Worker Advocacy Groups File Federal Complaint Against Iowa OSHA
Eight worker advocacy groups have filed a federal complaint with the U.S. Occupational Safety and Health Administration (OSHA) about a lack of workplace safety in Iowa.
The eight groups requested a federal investigation of what they said is Iowa OSHA’s failure to respond to workplace safety complaints. Although the Complaint About State Program Administration (CASPA) addresses issues with Iowa OSHA from the past, the groups said conditions have worsened with the COVID-19 pandemic.
The League of United Latin American Citizens (LULAC) signed on to the complaint, citing the employees hardest hit by unsafe workplace conditions are from the Latino community. LULAC state political director Joe Henry said this formal complaint comes three days after a meat plant worker died of COVID-19.
“Instead of being what we would consider essential, they have been treated as expendable,” Henry said.
The other organizations include the ACLU of Iowa, the Indiana-Illinois-Iowa Foundation for Fair Contracting, the American Friends Service Committee, Iowa Justice for Our Neighbors, Iowa Citizens for Community Improvement, the Iowa State Building and Construction Trades Council and the Iowa Federation of Labor ALF-CIO.
They specifically cite eight worksites with large immigrant workforces. The sites include food processing plants, long-term care centers, and a credit union.
Charlie Wishman, the president of the Iowa Federation of Labor AFL-CIO, said the conditions for these workers affect whole communities.
“When Iowa workers are exposed to COVID-19, it doesn’t just threaten the health of their coworkers, it threatens the health of their families, of their friends, everyone they love and everyone they come in contact with,” Wishman said. “Simply put, worker health is community health.”
- April: Iowa Premium Beef, Tama County released an incorrect number of infected employees.
- OSHA fine of $1914
- The plant negotiated the fine down to $957
- Alejandro Murguia Ortiz with American Friends Service Committee in Iowa:
- “There’s no acknowledgement that the damage was on human lives as opposed to just a process that they have."
- This was the first fine regulators have issued to an Iowa meatpacking plant due to an issue as a result from COVID-19.
Last month, Iowa OSHA received 148 COVID-19 related complaints and five resulted in a following investigation. Workplace fatality rates in Iowa are currently 40 percent higher than the national average.

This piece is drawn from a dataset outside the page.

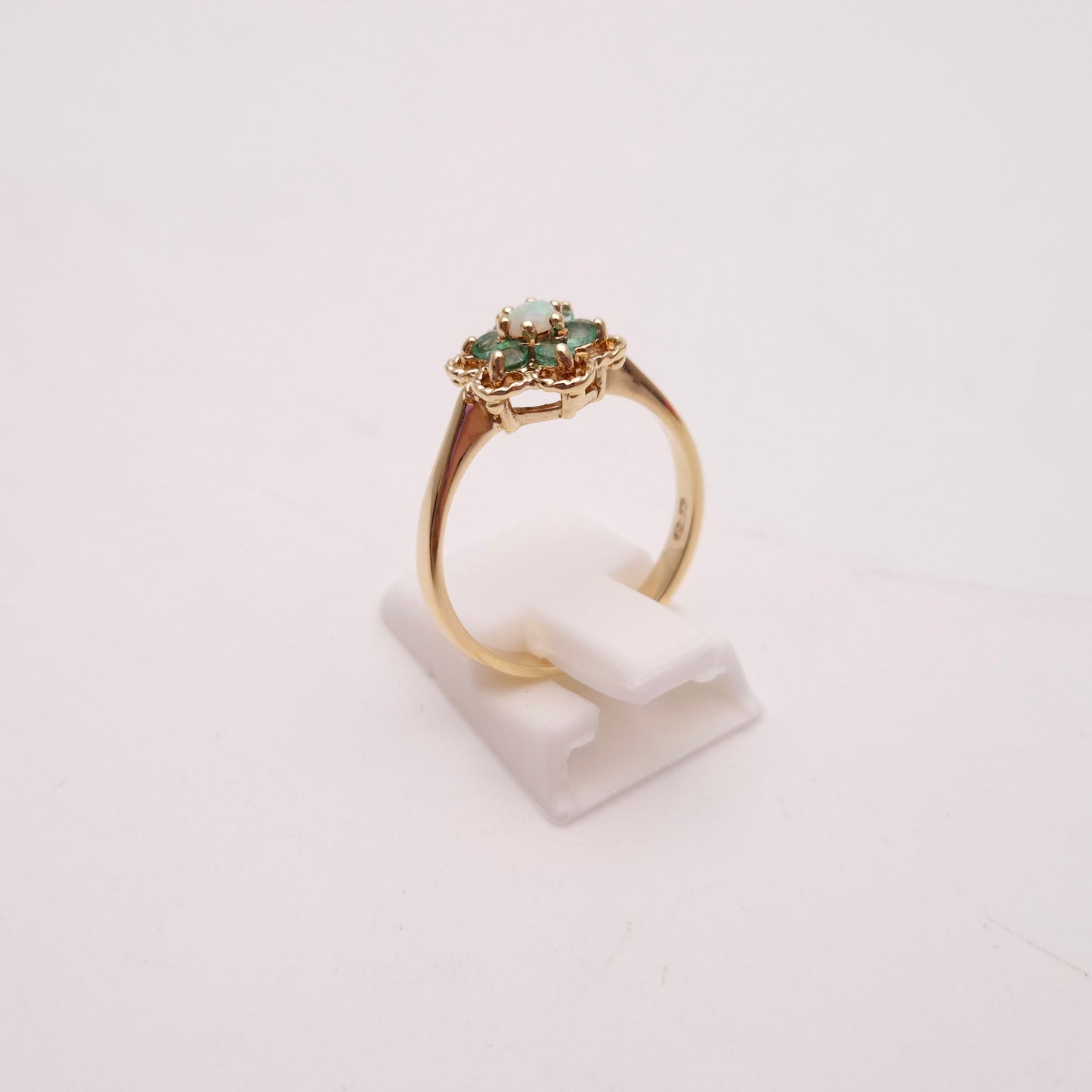 9ct Yellow Gold Cute Emerald and Opal Flower Cluster Ring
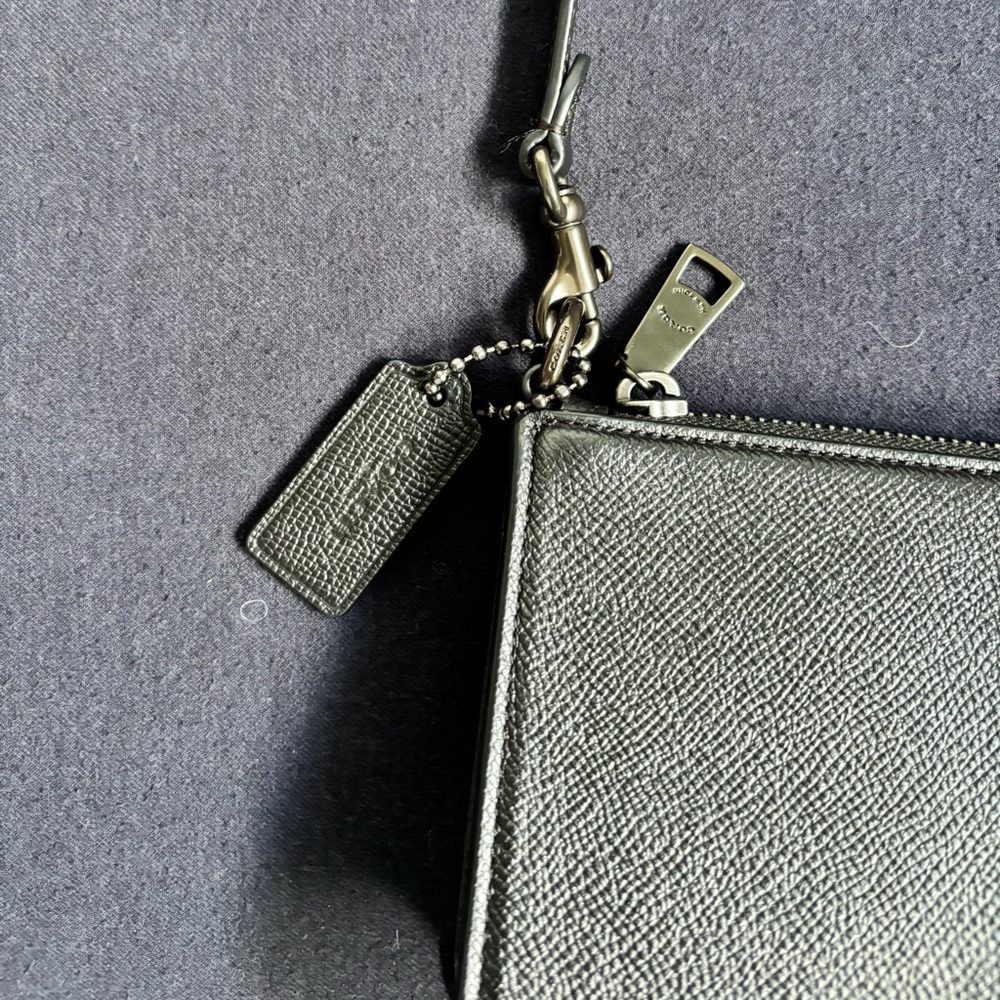COACH POUCH BAG WITH SIGNATURE CANVAS - Picture 4 of 5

Henry said it is difficult for the workers to even file the complaints due to language barriers and access to technology.
The groups said they have reached out to state lawmakers and Gov. Kim Reynolds but have not yet received a response.
Federal OSHA does not require state administrations to offer more health and safety guidelines, it only requires they do not offer less than the national level.